RECORDS SHOWN ->
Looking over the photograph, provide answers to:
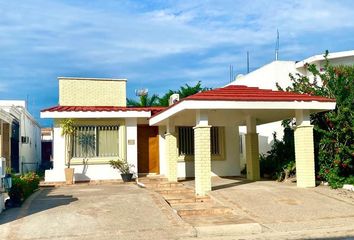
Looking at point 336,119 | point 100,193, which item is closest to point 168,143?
point 100,193

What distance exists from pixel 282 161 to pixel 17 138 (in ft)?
43.2

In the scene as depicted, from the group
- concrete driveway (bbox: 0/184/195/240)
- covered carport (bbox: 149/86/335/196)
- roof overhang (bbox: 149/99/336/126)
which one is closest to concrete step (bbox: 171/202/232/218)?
concrete driveway (bbox: 0/184/195/240)

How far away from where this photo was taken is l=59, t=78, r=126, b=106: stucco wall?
2022 centimetres

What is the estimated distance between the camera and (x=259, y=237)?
925 cm

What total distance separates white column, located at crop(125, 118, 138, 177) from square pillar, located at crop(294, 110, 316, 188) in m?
7.23

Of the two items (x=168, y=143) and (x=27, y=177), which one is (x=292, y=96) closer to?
(x=168, y=143)

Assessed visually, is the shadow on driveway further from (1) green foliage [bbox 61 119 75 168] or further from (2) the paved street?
(1) green foliage [bbox 61 119 75 168]

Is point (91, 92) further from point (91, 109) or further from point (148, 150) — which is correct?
point (148, 150)

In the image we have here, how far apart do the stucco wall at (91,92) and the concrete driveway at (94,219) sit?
25.0 ft

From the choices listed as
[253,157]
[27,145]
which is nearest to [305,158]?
[253,157]

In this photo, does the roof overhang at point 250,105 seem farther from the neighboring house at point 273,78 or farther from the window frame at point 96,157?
the neighboring house at point 273,78

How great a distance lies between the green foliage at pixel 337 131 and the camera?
49.1 feet

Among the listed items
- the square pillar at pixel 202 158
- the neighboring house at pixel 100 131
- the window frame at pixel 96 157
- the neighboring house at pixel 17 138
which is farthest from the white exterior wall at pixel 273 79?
the neighboring house at pixel 17 138

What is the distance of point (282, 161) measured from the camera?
1820 cm
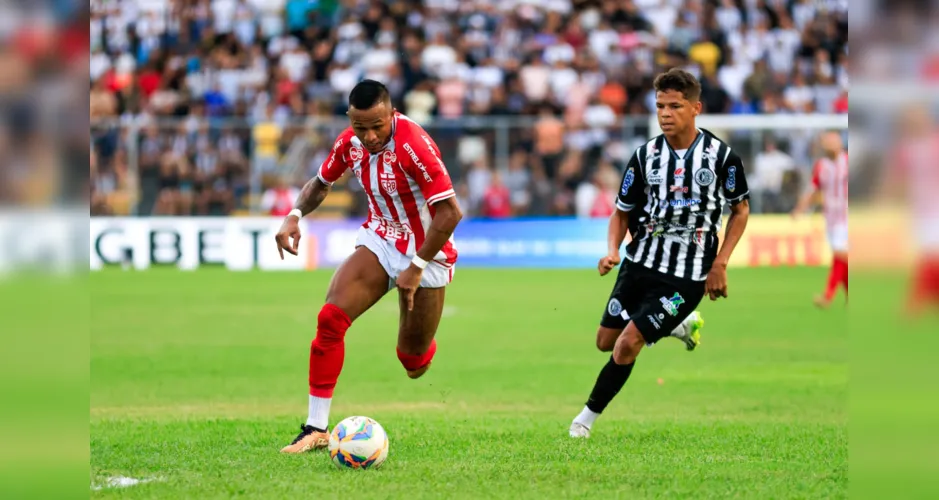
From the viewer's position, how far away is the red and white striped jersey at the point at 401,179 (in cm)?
848

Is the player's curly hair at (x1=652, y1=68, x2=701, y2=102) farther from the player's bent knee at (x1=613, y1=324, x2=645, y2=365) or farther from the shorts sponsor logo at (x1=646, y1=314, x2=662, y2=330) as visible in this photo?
the player's bent knee at (x1=613, y1=324, x2=645, y2=365)

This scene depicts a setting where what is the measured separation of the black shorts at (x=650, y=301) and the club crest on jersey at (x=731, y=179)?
707 mm

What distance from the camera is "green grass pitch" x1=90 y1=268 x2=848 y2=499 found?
7.31m

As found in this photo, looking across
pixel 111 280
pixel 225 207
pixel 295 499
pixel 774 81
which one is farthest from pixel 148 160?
pixel 295 499

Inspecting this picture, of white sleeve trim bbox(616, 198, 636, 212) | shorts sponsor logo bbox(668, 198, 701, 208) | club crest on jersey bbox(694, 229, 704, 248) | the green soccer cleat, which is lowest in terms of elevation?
the green soccer cleat

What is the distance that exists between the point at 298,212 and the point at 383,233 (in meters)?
0.64

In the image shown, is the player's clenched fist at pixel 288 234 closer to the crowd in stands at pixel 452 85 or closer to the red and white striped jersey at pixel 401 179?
the red and white striped jersey at pixel 401 179

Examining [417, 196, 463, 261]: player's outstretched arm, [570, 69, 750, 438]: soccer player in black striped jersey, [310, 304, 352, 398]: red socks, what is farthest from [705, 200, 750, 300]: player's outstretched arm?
[310, 304, 352, 398]: red socks

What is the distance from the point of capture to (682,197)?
9.01m

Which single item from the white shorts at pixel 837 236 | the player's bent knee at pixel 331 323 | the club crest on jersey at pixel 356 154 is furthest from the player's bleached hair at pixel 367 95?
the white shorts at pixel 837 236

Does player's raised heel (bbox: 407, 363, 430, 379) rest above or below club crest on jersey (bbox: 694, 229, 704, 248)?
below

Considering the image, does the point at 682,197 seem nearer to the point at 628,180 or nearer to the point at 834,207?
the point at 628,180

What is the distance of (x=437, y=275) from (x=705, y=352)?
272 inches

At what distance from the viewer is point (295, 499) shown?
6637 millimetres
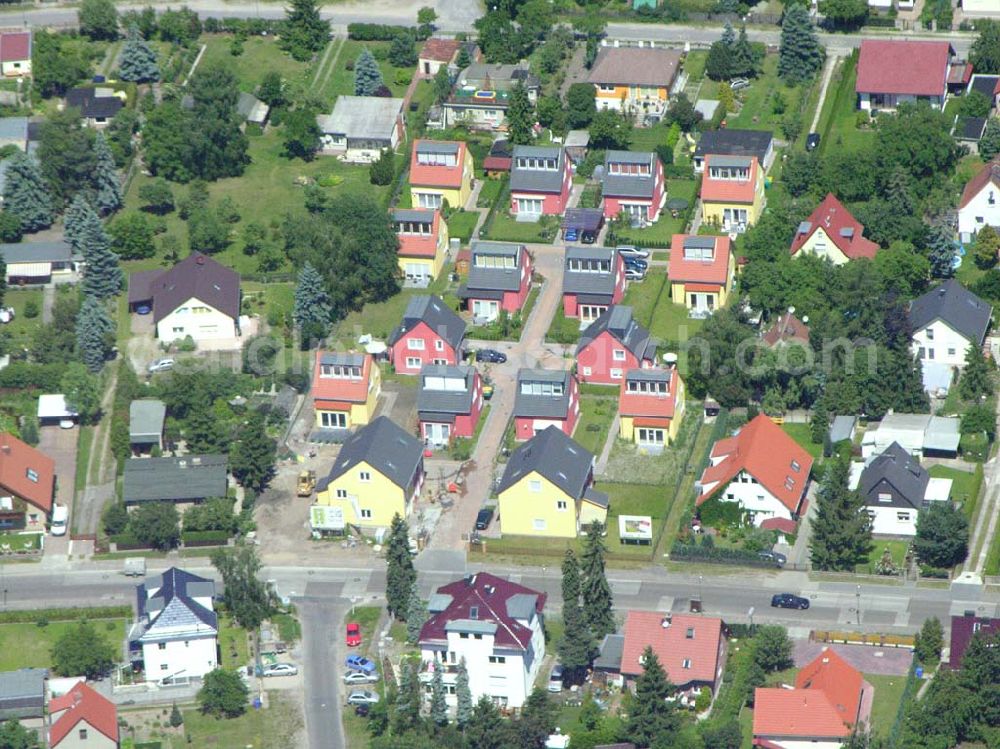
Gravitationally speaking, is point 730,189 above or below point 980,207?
above

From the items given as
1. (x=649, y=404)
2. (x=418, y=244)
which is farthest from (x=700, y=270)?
(x=418, y=244)

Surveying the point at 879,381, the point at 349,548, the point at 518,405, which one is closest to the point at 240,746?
the point at 349,548

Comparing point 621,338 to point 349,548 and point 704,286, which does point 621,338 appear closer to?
point 704,286

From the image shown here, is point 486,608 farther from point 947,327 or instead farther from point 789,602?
point 947,327

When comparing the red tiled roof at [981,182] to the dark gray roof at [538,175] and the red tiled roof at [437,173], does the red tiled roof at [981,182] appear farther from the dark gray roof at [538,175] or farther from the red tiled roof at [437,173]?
the red tiled roof at [437,173]

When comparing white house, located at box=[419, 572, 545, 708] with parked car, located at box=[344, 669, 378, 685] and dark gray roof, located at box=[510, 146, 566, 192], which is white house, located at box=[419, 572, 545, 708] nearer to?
parked car, located at box=[344, 669, 378, 685]

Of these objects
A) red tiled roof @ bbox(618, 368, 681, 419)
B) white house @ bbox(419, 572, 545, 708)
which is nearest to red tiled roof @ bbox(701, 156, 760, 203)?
red tiled roof @ bbox(618, 368, 681, 419)
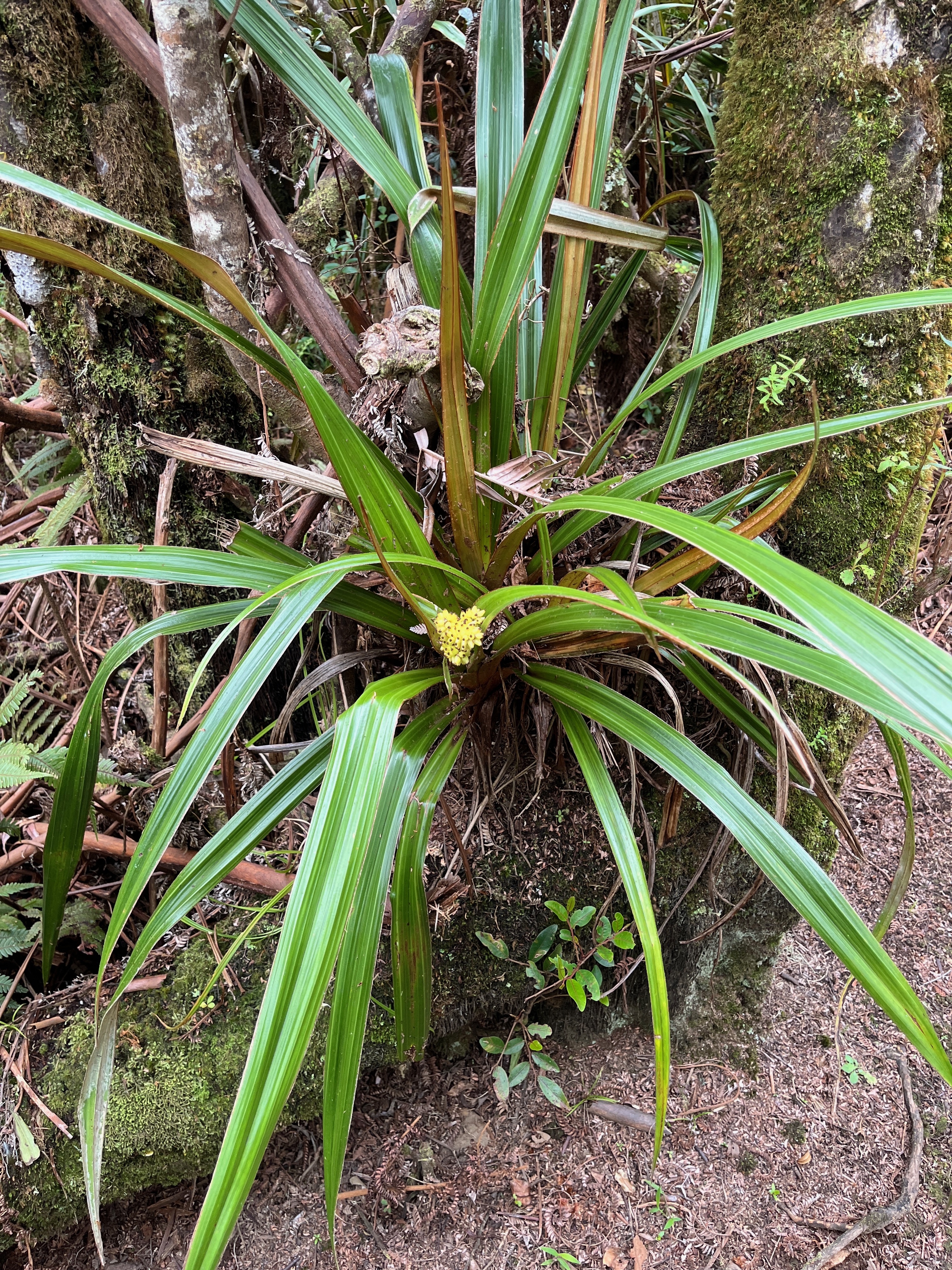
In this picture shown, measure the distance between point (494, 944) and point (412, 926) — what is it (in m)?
0.29

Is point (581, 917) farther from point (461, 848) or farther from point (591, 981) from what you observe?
point (461, 848)

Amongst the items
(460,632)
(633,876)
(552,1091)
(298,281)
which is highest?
(298,281)

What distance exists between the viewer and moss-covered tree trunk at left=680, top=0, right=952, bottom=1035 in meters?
0.74

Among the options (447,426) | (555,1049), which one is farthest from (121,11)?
(555,1049)

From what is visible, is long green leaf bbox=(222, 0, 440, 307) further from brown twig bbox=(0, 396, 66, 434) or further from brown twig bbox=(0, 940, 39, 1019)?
brown twig bbox=(0, 940, 39, 1019)

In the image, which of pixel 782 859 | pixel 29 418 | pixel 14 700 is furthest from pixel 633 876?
pixel 29 418

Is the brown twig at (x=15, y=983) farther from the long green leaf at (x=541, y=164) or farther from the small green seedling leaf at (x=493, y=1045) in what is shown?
the long green leaf at (x=541, y=164)

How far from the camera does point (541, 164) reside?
2.31 feet

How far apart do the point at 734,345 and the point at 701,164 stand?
1111mm

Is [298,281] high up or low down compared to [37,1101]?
up

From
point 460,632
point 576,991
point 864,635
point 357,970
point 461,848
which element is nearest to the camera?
point 864,635

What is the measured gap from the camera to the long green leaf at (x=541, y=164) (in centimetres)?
70

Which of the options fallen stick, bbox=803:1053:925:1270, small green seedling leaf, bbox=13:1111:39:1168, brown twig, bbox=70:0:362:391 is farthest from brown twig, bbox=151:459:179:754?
fallen stick, bbox=803:1053:925:1270

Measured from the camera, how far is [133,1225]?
3.32 ft
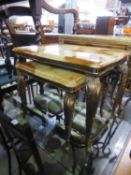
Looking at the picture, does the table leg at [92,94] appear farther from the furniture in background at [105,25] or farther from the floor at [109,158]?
the furniture in background at [105,25]

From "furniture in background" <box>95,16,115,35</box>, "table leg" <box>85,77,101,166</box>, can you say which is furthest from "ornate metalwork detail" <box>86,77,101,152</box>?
"furniture in background" <box>95,16,115,35</box>

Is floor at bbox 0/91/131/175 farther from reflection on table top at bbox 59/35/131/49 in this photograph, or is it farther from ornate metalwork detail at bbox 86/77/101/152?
reflection on table top at bbox 59/35/131/49

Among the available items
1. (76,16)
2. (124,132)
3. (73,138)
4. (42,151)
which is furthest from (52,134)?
(76,16)

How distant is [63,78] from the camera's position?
→ 770 mm

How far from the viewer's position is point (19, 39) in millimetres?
1311

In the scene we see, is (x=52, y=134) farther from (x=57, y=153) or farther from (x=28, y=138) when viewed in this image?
(x=28, y=138)

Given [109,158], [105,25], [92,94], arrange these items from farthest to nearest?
[105,25]
[109,158]
[92,94]

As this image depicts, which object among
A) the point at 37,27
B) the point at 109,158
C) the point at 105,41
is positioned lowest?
the point at 109,158

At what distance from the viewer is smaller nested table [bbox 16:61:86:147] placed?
2.39 feet

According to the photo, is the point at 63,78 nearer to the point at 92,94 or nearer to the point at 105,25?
the point at 92,94

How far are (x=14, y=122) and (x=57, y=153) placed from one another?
0.64 meters

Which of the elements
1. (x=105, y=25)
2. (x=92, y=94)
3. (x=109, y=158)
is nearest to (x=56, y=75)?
(x=92, y=94)

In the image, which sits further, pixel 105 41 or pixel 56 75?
pixel 105 41

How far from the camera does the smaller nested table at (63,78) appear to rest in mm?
728
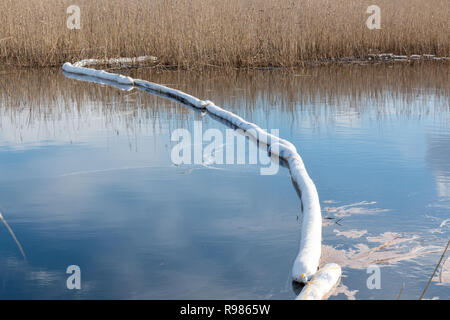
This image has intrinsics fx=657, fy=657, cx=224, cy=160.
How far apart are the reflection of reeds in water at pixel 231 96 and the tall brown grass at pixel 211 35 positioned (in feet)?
1.88

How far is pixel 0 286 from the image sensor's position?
269 centimetres

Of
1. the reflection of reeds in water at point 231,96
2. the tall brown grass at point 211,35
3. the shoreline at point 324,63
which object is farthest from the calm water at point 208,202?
the shoreline at point 324,63

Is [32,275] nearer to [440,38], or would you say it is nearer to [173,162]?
[173,162]

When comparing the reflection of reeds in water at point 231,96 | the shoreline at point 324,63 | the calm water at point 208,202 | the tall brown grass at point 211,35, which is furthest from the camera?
the shoreline at point 324,63

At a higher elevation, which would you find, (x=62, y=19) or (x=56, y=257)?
(x=62, y=19)

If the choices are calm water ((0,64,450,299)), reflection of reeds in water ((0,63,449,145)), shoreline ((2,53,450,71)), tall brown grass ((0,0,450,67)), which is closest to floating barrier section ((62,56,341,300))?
calm water ((0,64,450,299))

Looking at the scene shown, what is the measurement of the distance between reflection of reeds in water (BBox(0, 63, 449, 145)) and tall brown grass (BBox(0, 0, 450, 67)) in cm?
57

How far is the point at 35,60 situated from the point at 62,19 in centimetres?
94

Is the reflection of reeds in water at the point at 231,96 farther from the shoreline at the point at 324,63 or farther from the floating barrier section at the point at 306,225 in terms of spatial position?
the floating barrier section at the point at 306,225

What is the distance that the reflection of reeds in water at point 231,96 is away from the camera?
262 inches

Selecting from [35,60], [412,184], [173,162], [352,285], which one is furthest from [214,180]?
[35,60]

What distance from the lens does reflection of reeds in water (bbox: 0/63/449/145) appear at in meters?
6.64

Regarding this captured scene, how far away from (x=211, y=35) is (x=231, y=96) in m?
3.00

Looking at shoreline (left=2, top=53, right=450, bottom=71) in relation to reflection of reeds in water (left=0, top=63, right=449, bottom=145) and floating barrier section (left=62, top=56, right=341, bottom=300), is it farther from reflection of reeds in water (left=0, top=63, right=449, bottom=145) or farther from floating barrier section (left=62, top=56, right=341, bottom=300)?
floating barrier section (left=62, top=56, right=341, bottom=300)
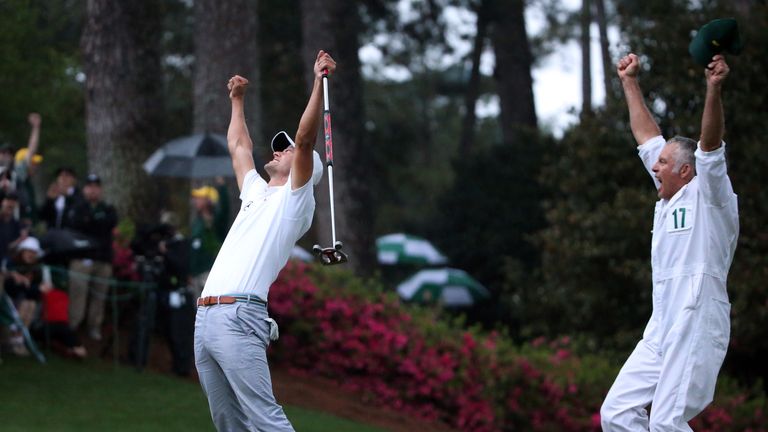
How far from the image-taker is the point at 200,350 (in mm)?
6082

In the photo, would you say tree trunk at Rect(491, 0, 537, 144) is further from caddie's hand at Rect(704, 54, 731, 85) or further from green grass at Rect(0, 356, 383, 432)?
caddie's hand at Rect(704, 54, 731, 85)

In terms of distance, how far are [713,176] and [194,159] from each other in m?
8.35

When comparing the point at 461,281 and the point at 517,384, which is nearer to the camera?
the point at 517,384

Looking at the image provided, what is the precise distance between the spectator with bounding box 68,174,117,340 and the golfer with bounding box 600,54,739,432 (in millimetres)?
7296

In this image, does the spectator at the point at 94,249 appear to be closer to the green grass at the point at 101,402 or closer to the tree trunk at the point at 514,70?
the green grass at the point at 101,402

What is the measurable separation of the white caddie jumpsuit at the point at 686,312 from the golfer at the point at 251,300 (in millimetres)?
1916

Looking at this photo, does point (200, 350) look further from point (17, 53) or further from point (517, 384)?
point (17, 53)

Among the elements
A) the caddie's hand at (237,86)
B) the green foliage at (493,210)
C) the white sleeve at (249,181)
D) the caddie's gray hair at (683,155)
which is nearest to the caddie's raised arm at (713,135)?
the caddie's gray hair at (683,155)

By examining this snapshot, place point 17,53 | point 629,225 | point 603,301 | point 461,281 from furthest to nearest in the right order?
point 461,281 → point 17,53 → point 603,301 → point 629,225

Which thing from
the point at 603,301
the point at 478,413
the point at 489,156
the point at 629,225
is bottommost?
the point at 478,413

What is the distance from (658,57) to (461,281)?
9.93m

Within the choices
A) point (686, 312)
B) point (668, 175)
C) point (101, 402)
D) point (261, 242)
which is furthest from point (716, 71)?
point (101, 402)

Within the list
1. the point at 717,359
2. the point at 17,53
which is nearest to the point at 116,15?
the point at 17,53

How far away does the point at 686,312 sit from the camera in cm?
621
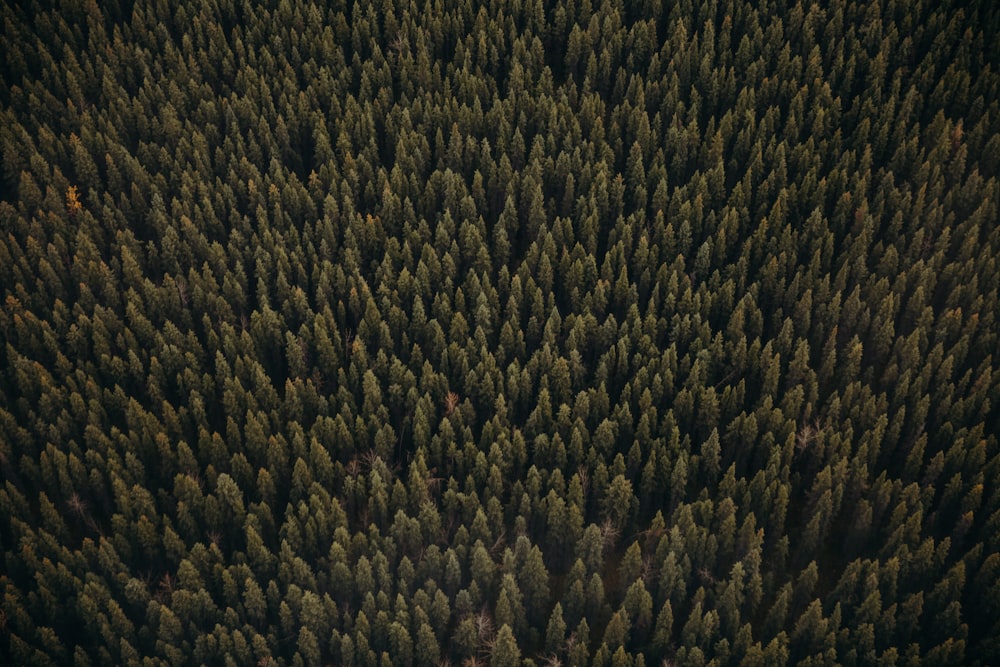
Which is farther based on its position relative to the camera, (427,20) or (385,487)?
(427,20)

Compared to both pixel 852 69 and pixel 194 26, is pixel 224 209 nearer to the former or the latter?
pixel 194 26

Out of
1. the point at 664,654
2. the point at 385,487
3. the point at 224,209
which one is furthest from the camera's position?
the point at 224,209

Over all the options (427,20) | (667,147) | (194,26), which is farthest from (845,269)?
(194,26)

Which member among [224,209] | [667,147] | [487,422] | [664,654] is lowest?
[664,654]

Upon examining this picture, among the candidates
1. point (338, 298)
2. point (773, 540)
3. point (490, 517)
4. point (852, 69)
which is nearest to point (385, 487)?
point (490, 517)

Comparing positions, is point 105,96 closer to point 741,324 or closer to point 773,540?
point 741,324

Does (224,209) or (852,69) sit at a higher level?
(852,69)

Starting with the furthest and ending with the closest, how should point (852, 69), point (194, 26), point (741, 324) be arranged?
point (194, 26) → point (852, 69) → point (741, 324)
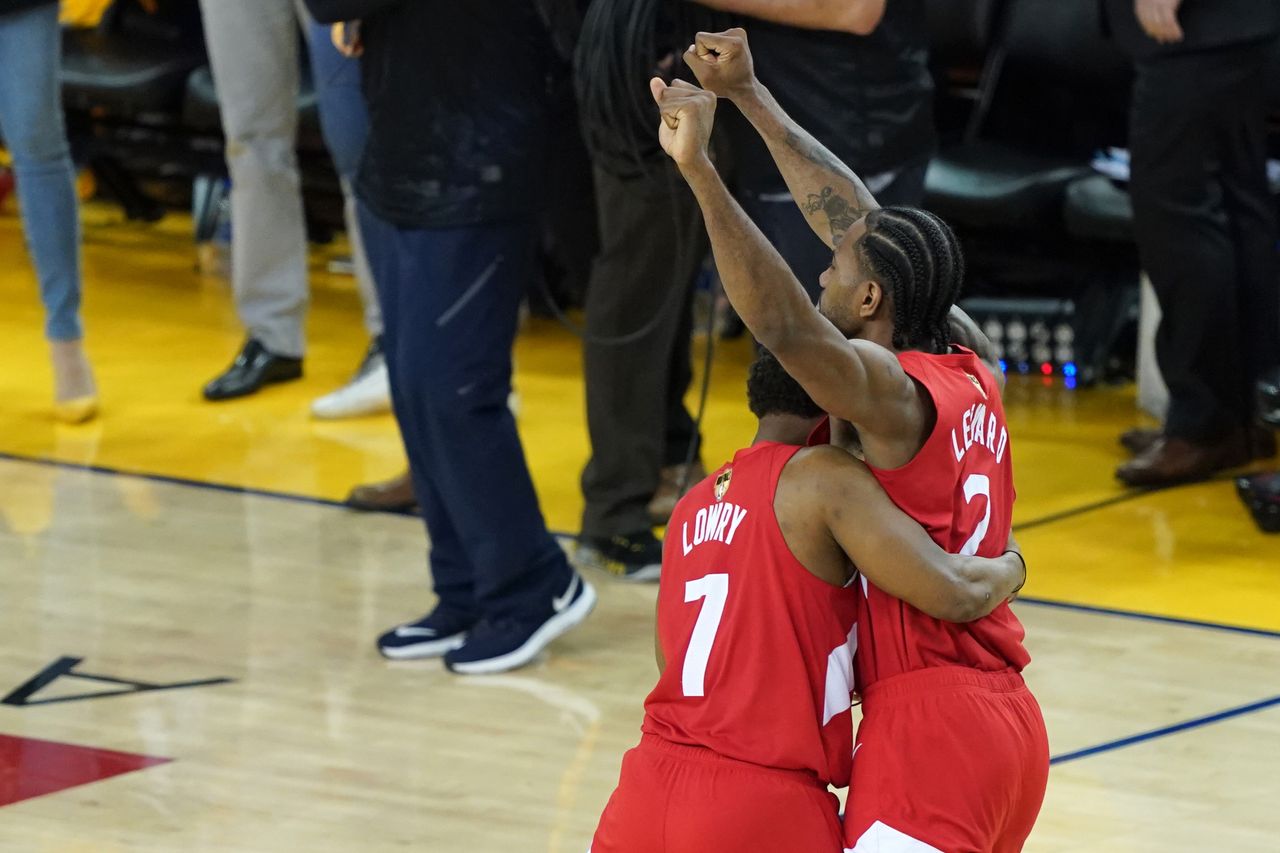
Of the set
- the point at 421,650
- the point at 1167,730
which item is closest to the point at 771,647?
the point at 1167,730

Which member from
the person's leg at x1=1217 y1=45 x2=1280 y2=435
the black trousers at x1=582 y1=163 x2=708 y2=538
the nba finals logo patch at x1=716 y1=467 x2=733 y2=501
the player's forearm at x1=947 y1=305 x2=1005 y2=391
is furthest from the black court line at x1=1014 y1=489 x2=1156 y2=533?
the nba finals logo patch at x1=716 y1=467 x2=733 y2=501

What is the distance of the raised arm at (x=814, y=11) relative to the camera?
11.7ft

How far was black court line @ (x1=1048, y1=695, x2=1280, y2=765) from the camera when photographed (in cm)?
339

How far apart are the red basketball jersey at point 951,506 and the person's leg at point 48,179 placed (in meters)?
3.56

EXERCISE GOAL -> Please extract the records from the start through the line containing "2022 centimetres", both ends included, and leave the pictures out of the answer.

EXERCISE RESULT ->
Looking over the photograph, provide answers to:
Looking at point 336,119 | point 100,193, which item is closest to point 168,143?
point 100,193

What distance exists from pixel 282 161 to pixel 17 138 (in ft)?
43.2

In the scene as depicted, from the group
- concrete driveway (bbox: 0/184/195/240)
- covered carport (bbox: 149/86/335/196)
- roof overhang (bbox: 149/99/336/126)
which one is closest to concrete step (bbox: 171/202/232/218)?
concrete driveway (bbox: 0/184/195/240)

How far away from where this photo was taken is l=59, t=78, r=126, b=106: stucco wall?
2022 centimetres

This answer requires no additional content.